(Picture-based spatial questions)
+++

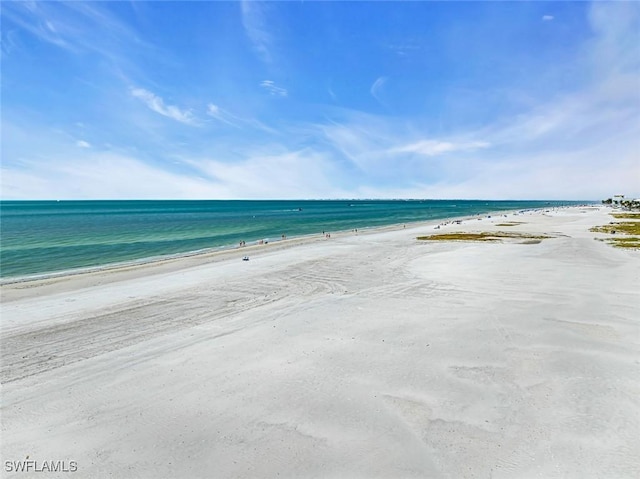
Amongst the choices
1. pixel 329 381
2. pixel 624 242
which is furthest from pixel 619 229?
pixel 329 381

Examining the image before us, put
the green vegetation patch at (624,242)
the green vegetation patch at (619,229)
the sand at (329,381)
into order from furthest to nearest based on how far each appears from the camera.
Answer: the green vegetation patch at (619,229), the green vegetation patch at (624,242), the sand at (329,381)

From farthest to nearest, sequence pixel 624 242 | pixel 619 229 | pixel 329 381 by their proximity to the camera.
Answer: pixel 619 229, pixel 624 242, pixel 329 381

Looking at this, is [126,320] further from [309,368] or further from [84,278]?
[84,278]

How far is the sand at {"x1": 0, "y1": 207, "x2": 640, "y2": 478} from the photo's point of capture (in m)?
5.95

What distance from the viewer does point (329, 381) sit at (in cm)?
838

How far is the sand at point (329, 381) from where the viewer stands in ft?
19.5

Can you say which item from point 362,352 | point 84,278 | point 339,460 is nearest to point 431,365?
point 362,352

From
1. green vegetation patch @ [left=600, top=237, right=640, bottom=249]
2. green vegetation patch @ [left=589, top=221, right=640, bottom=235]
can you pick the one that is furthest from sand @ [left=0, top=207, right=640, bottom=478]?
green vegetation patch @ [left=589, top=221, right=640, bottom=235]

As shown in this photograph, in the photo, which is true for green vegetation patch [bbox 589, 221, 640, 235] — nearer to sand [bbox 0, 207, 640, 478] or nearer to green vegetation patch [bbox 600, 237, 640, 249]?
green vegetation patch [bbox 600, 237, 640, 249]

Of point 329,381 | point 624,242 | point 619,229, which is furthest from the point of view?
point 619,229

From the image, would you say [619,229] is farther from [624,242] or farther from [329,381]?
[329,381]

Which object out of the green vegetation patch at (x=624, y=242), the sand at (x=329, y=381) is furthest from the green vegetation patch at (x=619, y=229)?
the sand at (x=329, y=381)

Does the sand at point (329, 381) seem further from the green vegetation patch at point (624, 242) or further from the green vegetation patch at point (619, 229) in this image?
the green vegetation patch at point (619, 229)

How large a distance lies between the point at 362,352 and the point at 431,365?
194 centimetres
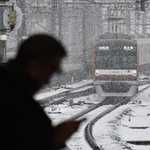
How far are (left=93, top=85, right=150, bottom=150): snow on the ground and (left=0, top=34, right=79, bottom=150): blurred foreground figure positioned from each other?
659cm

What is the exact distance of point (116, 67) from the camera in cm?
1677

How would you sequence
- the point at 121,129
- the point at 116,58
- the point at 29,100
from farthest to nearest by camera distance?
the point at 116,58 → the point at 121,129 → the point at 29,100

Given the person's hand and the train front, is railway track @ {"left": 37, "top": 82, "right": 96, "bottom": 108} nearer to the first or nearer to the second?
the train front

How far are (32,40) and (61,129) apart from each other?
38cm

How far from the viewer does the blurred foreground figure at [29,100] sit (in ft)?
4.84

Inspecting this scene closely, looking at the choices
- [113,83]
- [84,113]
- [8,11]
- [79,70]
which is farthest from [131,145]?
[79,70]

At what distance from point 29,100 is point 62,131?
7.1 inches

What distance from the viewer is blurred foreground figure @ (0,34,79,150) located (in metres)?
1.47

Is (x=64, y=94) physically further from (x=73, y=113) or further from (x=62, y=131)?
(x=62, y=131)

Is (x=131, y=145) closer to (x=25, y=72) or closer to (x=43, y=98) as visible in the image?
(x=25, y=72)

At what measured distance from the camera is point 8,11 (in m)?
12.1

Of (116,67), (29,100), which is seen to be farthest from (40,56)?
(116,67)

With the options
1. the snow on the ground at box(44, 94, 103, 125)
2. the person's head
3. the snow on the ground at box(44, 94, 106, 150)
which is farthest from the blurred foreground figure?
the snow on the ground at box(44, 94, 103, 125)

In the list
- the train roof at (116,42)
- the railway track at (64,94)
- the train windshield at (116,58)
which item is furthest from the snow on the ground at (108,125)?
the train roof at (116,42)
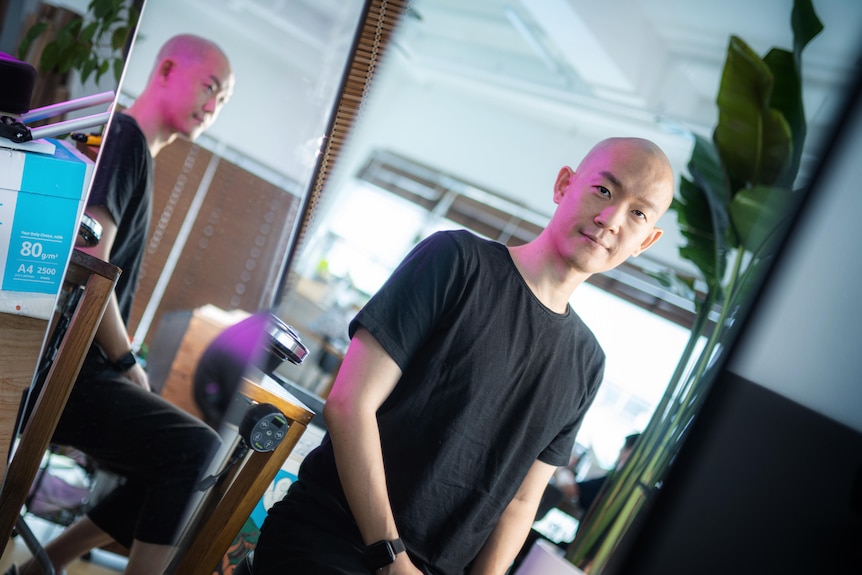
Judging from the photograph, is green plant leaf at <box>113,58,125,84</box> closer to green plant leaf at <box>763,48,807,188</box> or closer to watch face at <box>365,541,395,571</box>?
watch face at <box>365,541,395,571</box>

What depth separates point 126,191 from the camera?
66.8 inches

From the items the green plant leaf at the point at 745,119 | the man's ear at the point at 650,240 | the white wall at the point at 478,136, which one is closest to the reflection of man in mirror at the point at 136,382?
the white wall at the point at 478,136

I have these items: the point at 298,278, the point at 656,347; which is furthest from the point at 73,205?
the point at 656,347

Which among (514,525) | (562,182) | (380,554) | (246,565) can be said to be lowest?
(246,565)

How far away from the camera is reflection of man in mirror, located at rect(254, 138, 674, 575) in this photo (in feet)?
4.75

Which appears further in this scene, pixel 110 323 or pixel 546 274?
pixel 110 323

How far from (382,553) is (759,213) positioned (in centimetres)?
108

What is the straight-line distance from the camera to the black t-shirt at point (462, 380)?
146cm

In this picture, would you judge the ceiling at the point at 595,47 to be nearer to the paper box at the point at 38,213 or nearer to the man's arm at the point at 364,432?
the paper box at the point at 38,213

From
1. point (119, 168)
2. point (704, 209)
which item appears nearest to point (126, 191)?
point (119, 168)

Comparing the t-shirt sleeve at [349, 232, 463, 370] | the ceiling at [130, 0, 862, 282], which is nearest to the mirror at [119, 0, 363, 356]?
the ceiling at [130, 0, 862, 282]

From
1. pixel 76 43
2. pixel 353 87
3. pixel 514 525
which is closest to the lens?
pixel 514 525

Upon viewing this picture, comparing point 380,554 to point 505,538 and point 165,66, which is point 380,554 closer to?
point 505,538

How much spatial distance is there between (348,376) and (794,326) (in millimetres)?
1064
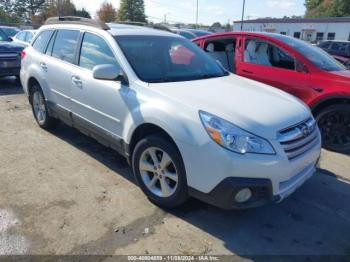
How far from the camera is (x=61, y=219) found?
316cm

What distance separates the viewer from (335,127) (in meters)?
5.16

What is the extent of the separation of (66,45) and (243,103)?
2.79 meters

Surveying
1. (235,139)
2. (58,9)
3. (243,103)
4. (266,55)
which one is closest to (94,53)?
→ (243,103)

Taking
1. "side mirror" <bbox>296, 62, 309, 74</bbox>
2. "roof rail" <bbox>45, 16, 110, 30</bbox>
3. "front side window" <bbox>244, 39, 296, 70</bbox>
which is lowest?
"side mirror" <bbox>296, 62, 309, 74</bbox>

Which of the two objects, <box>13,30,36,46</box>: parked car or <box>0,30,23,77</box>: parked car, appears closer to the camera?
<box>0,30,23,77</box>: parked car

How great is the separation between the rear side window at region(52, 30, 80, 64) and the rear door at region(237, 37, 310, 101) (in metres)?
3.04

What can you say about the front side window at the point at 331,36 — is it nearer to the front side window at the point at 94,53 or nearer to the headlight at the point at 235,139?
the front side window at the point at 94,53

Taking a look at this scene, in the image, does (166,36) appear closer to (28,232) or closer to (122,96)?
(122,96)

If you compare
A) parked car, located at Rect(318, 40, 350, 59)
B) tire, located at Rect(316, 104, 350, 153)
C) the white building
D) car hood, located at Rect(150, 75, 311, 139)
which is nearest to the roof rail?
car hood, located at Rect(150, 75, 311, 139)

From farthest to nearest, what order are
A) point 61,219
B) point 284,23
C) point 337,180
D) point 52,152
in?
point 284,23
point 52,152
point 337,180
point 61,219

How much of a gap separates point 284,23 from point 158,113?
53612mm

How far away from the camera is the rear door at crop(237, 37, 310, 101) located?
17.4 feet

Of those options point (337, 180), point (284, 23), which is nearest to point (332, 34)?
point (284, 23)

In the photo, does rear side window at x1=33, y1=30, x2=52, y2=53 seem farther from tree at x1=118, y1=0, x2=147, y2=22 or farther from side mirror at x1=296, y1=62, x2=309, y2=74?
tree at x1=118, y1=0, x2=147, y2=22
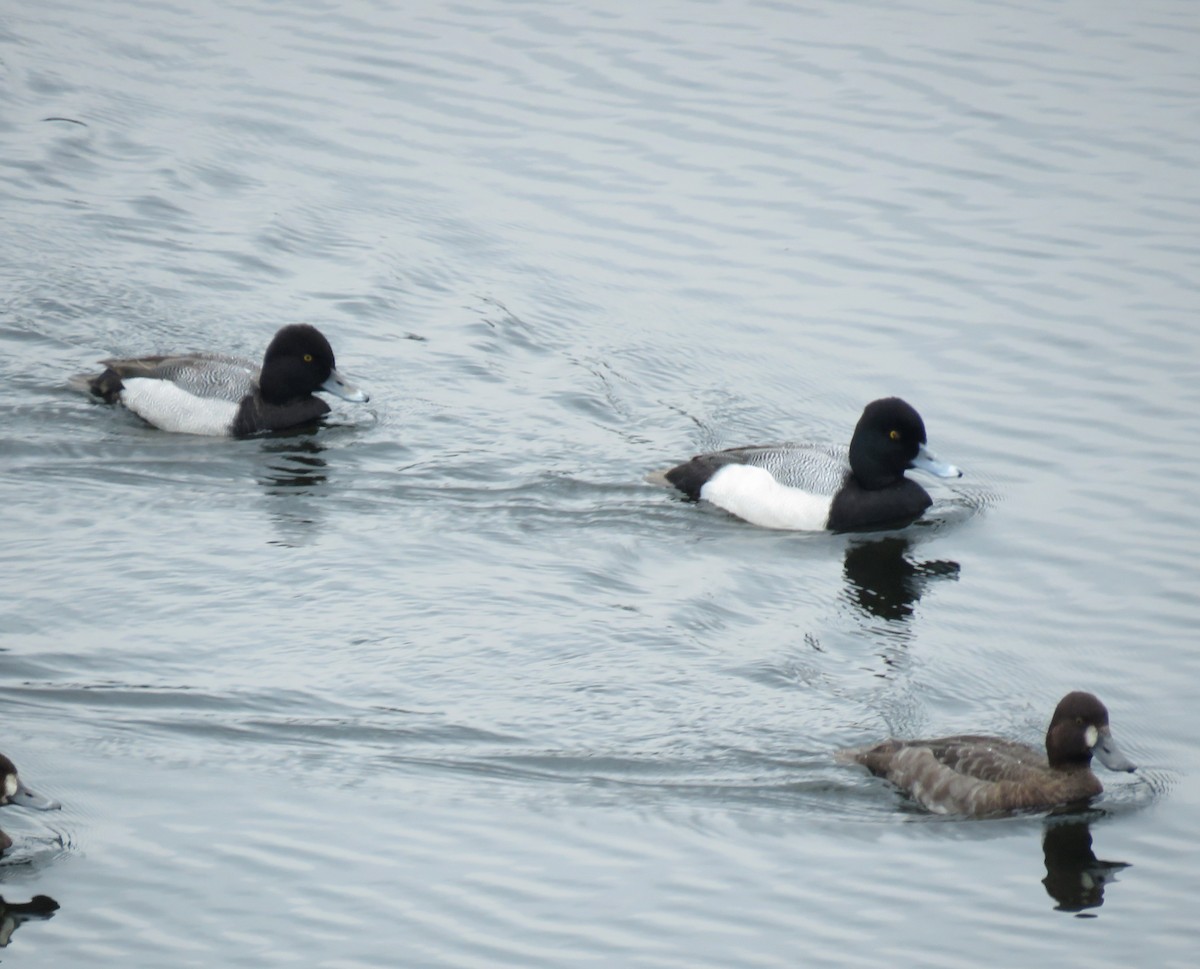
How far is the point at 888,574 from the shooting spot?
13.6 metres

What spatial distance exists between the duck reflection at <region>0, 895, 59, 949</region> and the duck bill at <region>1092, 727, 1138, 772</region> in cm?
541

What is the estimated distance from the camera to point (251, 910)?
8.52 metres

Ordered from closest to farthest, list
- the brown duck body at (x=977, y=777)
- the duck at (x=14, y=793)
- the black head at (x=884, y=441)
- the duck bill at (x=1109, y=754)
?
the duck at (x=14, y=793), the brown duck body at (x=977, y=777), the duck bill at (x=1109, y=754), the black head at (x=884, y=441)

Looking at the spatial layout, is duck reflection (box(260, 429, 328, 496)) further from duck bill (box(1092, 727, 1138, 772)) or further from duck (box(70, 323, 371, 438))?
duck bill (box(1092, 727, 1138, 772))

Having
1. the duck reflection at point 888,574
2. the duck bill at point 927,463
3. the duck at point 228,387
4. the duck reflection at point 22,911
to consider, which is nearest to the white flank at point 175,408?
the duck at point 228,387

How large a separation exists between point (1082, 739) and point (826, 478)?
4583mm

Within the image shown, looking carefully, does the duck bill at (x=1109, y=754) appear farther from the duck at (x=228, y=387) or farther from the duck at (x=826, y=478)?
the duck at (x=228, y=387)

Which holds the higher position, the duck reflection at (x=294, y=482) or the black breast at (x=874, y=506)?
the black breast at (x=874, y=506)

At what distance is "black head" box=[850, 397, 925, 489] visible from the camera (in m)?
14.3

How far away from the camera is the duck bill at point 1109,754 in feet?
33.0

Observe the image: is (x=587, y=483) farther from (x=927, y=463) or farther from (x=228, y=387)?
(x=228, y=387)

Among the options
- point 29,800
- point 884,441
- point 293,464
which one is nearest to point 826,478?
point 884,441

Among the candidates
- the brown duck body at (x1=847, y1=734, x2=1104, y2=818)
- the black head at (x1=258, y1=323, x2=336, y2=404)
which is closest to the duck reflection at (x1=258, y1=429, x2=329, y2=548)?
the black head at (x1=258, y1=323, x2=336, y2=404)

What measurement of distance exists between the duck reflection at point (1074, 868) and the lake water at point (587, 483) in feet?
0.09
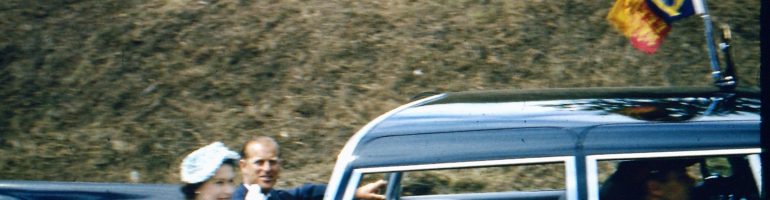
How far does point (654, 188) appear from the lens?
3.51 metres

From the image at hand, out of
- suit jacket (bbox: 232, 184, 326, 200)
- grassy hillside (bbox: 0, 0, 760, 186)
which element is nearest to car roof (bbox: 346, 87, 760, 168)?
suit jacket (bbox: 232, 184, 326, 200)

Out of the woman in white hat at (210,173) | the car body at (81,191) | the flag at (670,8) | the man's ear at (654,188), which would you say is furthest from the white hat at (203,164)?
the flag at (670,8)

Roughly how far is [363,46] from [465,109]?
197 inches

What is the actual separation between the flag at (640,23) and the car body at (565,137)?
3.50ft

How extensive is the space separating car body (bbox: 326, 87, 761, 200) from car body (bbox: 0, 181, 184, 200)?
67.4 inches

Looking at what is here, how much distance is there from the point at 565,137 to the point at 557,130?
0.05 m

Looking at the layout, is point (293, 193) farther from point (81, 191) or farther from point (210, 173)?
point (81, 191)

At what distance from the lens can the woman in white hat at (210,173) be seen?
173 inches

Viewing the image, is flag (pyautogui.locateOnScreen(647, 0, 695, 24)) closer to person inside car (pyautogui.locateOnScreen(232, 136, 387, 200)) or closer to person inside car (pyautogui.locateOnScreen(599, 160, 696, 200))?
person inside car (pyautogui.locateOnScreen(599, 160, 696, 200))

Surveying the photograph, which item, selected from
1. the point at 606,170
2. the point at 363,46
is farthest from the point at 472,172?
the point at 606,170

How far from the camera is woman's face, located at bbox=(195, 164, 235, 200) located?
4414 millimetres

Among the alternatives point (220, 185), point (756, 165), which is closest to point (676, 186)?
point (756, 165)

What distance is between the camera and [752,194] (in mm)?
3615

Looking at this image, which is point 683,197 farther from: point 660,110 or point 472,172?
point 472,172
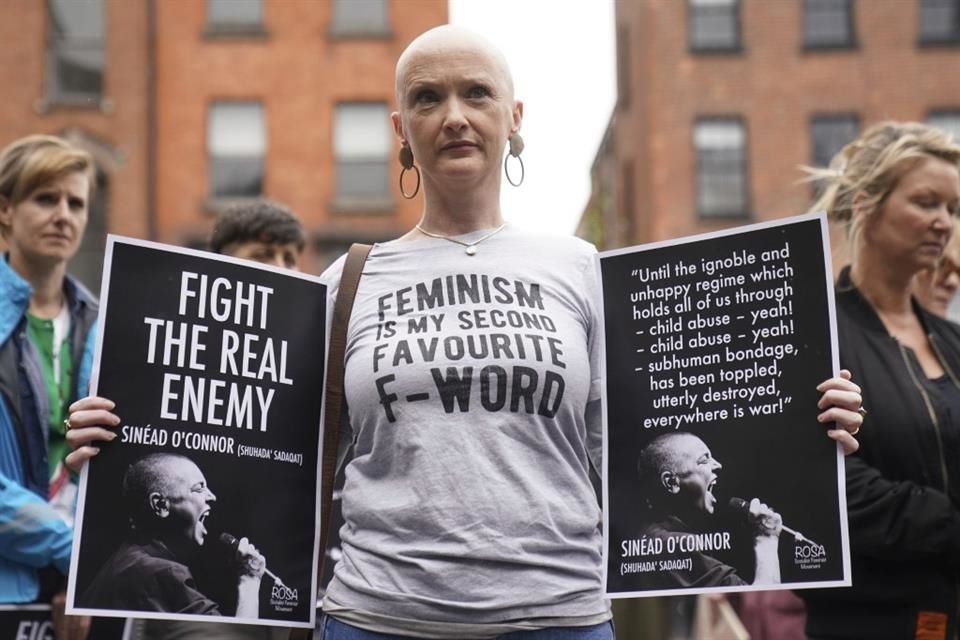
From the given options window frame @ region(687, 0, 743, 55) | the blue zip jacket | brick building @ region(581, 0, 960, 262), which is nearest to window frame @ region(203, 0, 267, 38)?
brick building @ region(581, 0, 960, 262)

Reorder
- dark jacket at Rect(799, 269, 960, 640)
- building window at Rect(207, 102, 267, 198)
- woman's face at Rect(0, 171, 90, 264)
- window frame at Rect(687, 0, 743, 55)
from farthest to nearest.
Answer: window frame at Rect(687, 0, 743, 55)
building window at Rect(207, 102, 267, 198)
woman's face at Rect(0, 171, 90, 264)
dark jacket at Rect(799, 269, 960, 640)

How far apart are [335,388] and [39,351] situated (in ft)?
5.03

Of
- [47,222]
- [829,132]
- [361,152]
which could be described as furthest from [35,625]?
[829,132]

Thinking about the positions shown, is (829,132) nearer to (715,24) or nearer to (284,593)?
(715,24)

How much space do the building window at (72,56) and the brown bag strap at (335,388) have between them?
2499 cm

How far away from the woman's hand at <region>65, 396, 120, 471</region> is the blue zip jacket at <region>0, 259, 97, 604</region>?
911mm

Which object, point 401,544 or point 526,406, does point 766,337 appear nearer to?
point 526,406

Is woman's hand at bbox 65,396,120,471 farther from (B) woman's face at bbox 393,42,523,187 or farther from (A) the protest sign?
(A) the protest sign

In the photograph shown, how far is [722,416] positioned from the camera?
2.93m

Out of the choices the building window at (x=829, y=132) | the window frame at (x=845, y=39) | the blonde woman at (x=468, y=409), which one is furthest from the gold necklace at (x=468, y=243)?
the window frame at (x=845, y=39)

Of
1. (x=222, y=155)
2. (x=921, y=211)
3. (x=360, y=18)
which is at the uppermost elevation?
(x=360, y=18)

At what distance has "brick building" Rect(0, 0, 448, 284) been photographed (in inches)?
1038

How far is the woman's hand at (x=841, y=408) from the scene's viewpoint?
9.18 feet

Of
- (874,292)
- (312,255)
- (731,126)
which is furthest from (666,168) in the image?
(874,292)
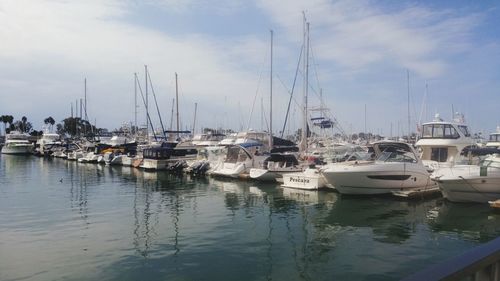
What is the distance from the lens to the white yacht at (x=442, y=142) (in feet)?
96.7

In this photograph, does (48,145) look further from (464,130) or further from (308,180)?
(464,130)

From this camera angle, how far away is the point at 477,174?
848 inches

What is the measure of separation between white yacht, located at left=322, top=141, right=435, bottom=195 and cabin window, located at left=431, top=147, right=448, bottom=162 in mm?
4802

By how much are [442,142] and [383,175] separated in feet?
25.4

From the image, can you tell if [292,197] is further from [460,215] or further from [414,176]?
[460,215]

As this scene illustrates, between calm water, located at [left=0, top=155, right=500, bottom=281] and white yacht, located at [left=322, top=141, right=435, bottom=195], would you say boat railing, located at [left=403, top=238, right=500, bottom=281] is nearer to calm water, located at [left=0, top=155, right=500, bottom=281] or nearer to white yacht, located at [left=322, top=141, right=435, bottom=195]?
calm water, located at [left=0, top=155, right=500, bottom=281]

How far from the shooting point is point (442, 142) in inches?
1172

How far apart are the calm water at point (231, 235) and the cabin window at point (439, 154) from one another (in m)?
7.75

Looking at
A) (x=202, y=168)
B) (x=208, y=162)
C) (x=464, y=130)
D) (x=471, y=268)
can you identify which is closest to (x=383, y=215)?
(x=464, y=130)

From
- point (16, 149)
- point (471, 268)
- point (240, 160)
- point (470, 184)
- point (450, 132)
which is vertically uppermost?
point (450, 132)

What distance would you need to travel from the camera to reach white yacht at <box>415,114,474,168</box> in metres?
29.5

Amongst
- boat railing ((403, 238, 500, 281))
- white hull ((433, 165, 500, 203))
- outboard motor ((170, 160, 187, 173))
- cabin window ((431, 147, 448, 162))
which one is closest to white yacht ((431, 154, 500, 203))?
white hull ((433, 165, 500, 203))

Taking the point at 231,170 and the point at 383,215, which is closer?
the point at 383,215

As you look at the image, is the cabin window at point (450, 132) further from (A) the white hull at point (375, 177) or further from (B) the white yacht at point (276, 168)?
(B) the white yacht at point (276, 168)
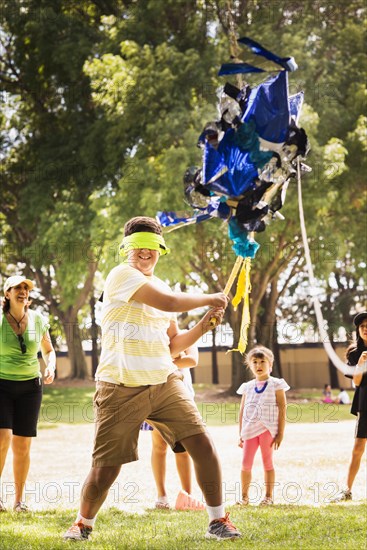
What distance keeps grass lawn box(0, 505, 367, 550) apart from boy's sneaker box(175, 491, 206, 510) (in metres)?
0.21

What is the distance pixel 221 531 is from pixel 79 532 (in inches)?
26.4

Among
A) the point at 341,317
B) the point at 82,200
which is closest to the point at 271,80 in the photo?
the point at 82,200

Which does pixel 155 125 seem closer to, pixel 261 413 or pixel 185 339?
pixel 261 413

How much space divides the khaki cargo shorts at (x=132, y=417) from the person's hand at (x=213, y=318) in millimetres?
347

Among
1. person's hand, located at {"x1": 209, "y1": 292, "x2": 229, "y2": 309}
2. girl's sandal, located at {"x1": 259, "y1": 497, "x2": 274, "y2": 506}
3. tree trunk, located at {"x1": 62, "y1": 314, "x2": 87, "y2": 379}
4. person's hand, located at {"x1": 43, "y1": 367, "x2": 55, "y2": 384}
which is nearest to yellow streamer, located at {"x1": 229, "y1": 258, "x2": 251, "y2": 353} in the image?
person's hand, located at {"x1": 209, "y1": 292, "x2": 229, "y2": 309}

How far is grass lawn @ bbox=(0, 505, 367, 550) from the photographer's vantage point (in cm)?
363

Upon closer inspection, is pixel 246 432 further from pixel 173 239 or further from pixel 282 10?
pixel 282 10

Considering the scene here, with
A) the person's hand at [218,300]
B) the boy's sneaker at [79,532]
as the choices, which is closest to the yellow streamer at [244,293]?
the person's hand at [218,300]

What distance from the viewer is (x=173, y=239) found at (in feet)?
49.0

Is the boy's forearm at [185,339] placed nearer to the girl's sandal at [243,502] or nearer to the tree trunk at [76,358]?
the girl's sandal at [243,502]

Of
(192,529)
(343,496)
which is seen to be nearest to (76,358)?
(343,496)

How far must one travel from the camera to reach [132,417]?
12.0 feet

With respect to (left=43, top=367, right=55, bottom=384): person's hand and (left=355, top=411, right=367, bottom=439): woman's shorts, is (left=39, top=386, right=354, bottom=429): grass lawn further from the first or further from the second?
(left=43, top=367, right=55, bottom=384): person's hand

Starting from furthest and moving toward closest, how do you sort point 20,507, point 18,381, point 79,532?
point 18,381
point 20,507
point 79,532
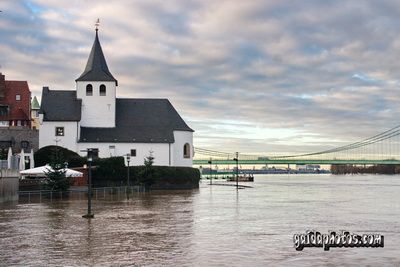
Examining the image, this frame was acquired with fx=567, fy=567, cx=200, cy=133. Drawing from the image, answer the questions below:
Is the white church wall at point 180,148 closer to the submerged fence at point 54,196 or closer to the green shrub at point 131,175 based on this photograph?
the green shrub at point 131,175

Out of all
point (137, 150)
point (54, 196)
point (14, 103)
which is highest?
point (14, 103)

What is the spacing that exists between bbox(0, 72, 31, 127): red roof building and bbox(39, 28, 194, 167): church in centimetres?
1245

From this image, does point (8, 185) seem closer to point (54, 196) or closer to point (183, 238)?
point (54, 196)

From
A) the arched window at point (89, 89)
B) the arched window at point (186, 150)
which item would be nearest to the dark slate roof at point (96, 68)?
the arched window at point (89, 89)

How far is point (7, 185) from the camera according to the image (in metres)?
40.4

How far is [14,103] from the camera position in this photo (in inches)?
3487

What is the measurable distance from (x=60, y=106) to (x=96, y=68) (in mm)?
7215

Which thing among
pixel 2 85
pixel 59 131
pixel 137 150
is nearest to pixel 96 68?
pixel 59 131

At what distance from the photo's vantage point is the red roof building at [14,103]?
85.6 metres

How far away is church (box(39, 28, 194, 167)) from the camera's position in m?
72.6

+++

Write out once more the lines above beginning at the line with "What is the spacing"; continue through the final line and stop there.

What is the spacing that exists between bbox(0, 72, 31, 127): red roof building and bbox(39, 28, 194, 167): church in centimetres?
1245

From this image, does point (8, 185) seem closer to point (54, 196) or closer to point (183, 238)?
point (54, 196)

From
A) the arched window at point (89, 89)
B) the arched window at point (186, 150)
which item would be nearest to the dark slate roof at point (96, 68)?
the arched window at point (89, 89)

How far is point (7, 185) from the camera according to the image (in metres)?
40.4

How far is [14,103] from the camera position in this photo (in inches)?
3487

What is the measurable distance from (x=60, y=106) to (x=96, y=68) (in mm)?
7215

Which thing among
pixel 2 85
pixel 59 131
pixel 137 150
is nearest to pixel 96 68?
pixel 59 131

At what distance from the photo's vantage point is the red roof building at [14,103]?
85.6 metres

How far away is church (box(39, 28, 194, 167)) from the camera's position in m?
72.6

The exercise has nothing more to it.